In online video, former leader urges voters to support incumbent to ensure the 'implementation of social and economic justice'

In this undated photo, former Iranian president Mohammad Khatami watches a video on his laptop in his office in Tehran, Iran. Many reformists are expected to sit out the June 14 voting in a silent protest over the crackdowns that have left them leaderless and demoralized. Others unwilling to boycott the election are rallying around a last-ditch call for help to Khatami, who is seen increasingly as their only credible hope at the ballot box. (AP Photo/Office of Mohammad Khatami, Asghar Khaksar)
In this undated photo, former Iranian president Mohammad Khatami watches a video on his laptop in his office in Tehran, Iran. Many reformists are expected to sit out the June 14 voting in a silent protest over the crackdowns that have left them leaderless and demoralized. Others unwilling to boycott the election are rallying around a last-ditch call for help to Khatami, who is seen increasingly as their only credible hope at the ballot box. (AP Photo/Office of Mohammad Khatami, Asghar Khaksar)

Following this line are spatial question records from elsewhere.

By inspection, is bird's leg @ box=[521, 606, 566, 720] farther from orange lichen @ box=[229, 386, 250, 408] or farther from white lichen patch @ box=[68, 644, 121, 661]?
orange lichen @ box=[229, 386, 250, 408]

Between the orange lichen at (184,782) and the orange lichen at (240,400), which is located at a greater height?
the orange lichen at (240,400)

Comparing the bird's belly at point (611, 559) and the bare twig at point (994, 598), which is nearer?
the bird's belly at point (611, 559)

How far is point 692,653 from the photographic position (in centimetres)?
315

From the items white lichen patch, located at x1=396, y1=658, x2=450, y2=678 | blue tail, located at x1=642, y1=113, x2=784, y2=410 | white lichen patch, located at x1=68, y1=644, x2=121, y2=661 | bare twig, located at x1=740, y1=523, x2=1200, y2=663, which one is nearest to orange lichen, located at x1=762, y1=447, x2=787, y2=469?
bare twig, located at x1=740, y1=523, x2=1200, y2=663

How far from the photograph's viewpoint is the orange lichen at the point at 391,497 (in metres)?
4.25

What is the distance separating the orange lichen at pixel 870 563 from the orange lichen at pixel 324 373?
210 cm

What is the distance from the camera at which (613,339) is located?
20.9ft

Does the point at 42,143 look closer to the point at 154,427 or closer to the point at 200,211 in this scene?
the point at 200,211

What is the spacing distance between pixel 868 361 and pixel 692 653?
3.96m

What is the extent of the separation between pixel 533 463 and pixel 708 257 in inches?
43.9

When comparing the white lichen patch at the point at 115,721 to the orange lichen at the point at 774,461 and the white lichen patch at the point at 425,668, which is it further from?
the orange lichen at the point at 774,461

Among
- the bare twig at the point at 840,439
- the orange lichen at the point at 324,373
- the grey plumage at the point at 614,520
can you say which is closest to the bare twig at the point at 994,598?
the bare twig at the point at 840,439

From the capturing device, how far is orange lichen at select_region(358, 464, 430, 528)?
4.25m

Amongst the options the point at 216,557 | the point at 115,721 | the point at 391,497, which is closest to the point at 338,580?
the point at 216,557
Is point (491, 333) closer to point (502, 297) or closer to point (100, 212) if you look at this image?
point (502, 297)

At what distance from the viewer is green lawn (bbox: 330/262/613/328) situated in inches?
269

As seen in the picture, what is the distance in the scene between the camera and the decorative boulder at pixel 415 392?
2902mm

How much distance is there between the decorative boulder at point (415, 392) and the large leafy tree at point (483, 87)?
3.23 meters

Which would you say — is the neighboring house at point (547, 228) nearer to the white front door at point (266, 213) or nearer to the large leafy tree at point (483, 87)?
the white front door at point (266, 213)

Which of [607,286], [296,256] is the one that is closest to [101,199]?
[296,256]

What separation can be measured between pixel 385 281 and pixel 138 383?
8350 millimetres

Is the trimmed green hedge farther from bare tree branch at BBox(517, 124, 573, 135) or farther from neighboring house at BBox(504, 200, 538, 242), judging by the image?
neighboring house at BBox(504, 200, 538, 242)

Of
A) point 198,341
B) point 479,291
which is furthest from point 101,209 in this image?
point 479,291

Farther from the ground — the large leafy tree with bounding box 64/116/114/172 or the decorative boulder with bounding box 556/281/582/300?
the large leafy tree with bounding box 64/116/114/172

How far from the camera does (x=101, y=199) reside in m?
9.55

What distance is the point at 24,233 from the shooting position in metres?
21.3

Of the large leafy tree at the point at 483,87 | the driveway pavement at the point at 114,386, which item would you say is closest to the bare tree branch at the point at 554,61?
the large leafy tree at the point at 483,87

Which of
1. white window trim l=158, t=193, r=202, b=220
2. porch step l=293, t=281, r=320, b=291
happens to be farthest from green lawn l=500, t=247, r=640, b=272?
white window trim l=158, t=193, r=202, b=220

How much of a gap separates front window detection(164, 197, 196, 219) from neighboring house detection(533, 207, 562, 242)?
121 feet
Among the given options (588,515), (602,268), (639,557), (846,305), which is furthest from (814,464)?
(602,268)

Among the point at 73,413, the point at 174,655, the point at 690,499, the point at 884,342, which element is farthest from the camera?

Iran’s former reformist president Mohammad Khatami has called on voters to re-elect President Hassan Rouhani in the May 19 presidential elections.

In a video posted online, he urged voters to cast their ballot for Rouhani to ensure the “implementation of social and economic justice.”

Khatami lauded the accomplishments of Rouhani’s administration, which he described as successful, despite facing “limitations and problems.”

The former premier is considered to have played a key role in Rouhani’s ascension to the presidency in 2013, apparently convincing reformist challenger Mohammad Reza Aref to step aside.

Iranian President Hassan Rouhani, center, waves to his supporters accompanied by Vice President for Women and Family Affairs Shahindokht Molaverdi, left, at a campaign rally for the May 19 presidential election, in Tehran, Iran, May 9, 2017. (AP/Vahid Salemi)
Iranian President Hassan Rouhani, center, waves to his supporters accompanied by Vice President for Women and Family Affairs Shahindokht Molaverdi, left, at a campaign rally for the May 19 presidential election, in Tehran, Iran, May 9, 2017. (AP/Vahid Salemi)

Khatami, who served as president from 1997 to 2005, is considered to be the spiritual leader of Iran’s reformists, and remains influential among youth, despite being under a media ban.

The May 19 vote is seen largely as a referendum on Rouhani’s outreach to the rest of the world following the country’s landmark 2015 nuclear accord with world powers.

Though he is leading in official polls, Rouhani faces a tough fight for re-election against conservative rivals who accuse him of failing to boost the struggling economy.

Rouhani faces five opponents in the election, but some may well drop out in the coming days to boost the chances of the most-prominent candidates. Eshaq Jahangiri, one of Rouhani’s vice presidents, is expected to leave the race to help his boss.